Work to do:
Using the entries below, quote exactly the span of lines that begins with the line containing "In what order would" and ends with the final line.

____________

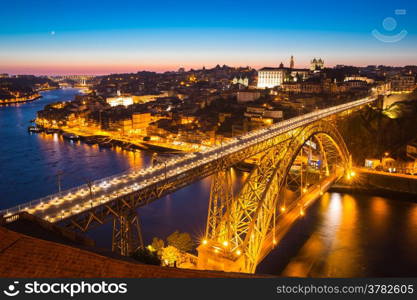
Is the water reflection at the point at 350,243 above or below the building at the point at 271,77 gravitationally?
below

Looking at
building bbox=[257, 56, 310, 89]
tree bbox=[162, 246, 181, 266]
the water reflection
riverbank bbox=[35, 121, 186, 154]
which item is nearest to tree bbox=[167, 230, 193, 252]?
tree bbox=[162, 246, 181, 266]

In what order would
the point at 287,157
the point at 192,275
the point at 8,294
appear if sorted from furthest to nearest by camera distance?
the point at 287,157, the point at 192,275, the point at 8,294

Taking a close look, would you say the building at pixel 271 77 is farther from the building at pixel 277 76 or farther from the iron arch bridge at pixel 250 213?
the iron arch bridge at pixel 250 213

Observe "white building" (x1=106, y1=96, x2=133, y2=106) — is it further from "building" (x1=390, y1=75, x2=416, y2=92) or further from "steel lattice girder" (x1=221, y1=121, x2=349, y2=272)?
"steel lattice girder" (x1=221, y1=121, x2=349, y2=272)

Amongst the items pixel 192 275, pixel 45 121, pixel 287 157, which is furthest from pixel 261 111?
pixel 192 275

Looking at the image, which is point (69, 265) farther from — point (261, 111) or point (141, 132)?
point (141, 132)

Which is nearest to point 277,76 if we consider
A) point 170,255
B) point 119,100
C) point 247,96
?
point 247,96

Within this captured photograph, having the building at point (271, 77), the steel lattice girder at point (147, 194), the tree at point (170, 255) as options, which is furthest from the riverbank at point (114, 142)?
the building at point (271, 77)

____________

Written answer:
In what order would
the point at 287,157
the point at 192,275
the point at 8,294
appear if sorted from furthest to nearest by camera distance?
the point at 287,157, the point at 192,275, the point at 8,294

Taking a close look, would you say the building at pixel 271 77 is farther from the building at pixel 277 76 or farther from the iron arch bridge at pixel 250 213?
the iron arch bridge at pixel 250 213

Observe "white building" (x1=106, y1=96, x2=133, y2=106) — is it further from "building" (x1=390, y1=75, x2=416, y2=92) or further from "steel lattice girder" (x1=221, y1=121, x2=349, y2=272)?
"steel lattice girder" (x1=221, y1=121, x2=349, y2=272)

Amongst the items pixel 192 275, pixel 45 121, pixel 287 157, which is furthest from pixel 261 111?
pixel 192 275

Looking at the image, which is point (69, 265) farther from — point (261, 111) or point (141, 132)?
point (141, 132)

Which is nearest to point 277,76 if we consider
A) point 170,255
B) point 119,100
C) point 247,96
?
point 247,96

Within this captured photograph, having the building at point (271, 77), the steel lattice girder at point (147, 194), the tree at point (170, 255) as options, which is furthest from the riverbank at point (114, 142)?
the building at point (271, 77)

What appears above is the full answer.